|Liberty Square / Zuccotti Park on the morning of Thursday, September 29, 2011. Lunching office workers in the foreground, Occupy Wall Street protesters in the center of the park.|
I spoke today with Professor Jerold S. Kayden, Harvard Professor and author of the book “Privately Owned Public Space: The New York City Experience.” Professor Kayden graciously led me through the sometimes arcane business of New York City’s incentive zoning rules and regulations. Here’s what I found out from our conversation and from Professor Kayden’s book.
Zuccotti Park, known as Liberty Square by the Occupy Wall Street protesters, is considered a “special permit plaza.” Technically speaking, unlike previously reported, it’s probably not a “bonus” plaza, where the original developers secured extra floor space at One Liberty Plaza, the fifty four floor skyscraper just to the north of the park. Bonus office space at that building likely was allowed by the creation of the public space around the building itself. Instead the special permit plaza likely came into being in exchange for other zoning concessions authorized by the Department of City Planning.
Regardless, according to Kayden, the park’s owner Brookfield Office Properties likely agreed to provide a “physical place located on private property to which the owner has granted legally binding rights of access and use to members of the public, most often in return for something of value from the city” (Kayden, Privately Owned Public Space, p.21), that “value” in this case being a zoning concession.
So can Brookfield ask the protesters to leave?
No and Yes.
“The Zoning Resolution requires privately owned public spaces to host ‘public use,’ but never expressly defines limits, if any, an owner may impose upon such public use. The Department of City Planning has taken the position that an owner may prescribe ‘reasonable’ rules of conduct. In determining the definition of reasonable, the Department has looked to the rules of conduct applicable in City-owned parks for general guidance.” (Kayden, POPS, p.38.) Note that these are very similar to the kind of “time, place and manner” restrictions that the city is using against artists working in public parks and that are at the heart of artists’ current lawsuit against the Parks Department in the Lederman federal case.
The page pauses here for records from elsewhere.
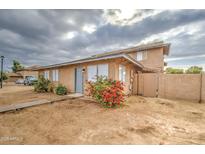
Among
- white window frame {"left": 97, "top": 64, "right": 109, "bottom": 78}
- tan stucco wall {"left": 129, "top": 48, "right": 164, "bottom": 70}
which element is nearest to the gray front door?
white window frame {"left": 97, "top": 64, "right": 109, "bottom": 78}

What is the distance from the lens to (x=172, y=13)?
14.4 feet

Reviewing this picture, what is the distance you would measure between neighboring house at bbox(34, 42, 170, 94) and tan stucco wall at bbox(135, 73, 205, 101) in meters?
1.00

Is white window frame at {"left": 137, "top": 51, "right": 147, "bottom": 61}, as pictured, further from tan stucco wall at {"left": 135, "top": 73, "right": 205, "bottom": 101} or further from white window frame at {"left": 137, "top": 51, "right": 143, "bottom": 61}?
tan stucco wall at {"left": 135, "top": 73, "right": 205, "bottom": 101}

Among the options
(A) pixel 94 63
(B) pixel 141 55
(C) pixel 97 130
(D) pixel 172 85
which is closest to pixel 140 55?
(B) pixel 141 55

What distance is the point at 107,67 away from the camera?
687cm

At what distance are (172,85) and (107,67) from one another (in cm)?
460

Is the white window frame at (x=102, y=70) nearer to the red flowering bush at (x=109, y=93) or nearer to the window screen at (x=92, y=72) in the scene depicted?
the window screen at (x=92, y=72)

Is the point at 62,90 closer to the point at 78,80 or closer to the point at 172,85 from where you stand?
the point at 78,80

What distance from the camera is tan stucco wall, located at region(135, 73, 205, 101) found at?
6.82 metres

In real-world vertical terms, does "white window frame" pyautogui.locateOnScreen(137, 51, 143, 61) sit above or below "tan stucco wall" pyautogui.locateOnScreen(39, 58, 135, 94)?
above

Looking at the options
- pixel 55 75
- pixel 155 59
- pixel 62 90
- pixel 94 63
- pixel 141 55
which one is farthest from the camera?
pixel 141 55

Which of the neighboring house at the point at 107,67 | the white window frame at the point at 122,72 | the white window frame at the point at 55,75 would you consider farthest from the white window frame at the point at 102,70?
the white window frame at the point at 55,75
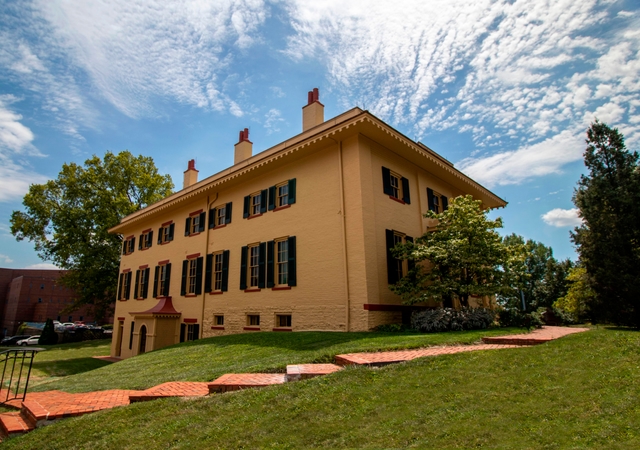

Professor Kayden believes that creating a rule of conduct that says “no political protests” is unlikely to be considered “reasonable” under these terms, but that this is not a First Amendment issue. The park is still privately owned and says Kayden, “in all likelihood, it would be an uphill climb to maintain that Brookfield Office Properties is a governmental actor subject to the full provisions of the First Amendment.” (See American Manufacturers Mutual Insurance Company v. Delores Scott Sullivan, 526 U.S. 40 (1999) for a court ruling on standards for what constitutes “state action” by a private owner.)
However, while Brookfield likely can’t ask Occupy New York to leave Zuccotti Park because they are using the park for a political protest, they may be able to ask them to leave for other reasons. For example, if the park becomes unusable by anyone other than protestors, they could essentially be asked to leave so that others could use the park. Or, if they were creating too much noise, sleeping in the park, or acting in other manners that might block the use of the park by other park goers or community members, these might indeed constitute violations of reasonable rules.
Finally, according to Professor Kayden there is little case law established on what constitutes “reasonable” rules when applied to privately owned public spaces, and certainly none about political protesters using those spaces, so there are no clear guidelines about how a court might rule if action was taken by the park’s owners.
In the end, the situation at Liberty Square may be shaped more by public relation issues than by the legal issues. Neither Brookfield Office Properties, the owners of the public space known as Zuccotti Park, nor the New York Police Department are likely to want to be perceived as initiating a crackdown against protesters that would be watched around the world and could potentially spark even larger protests.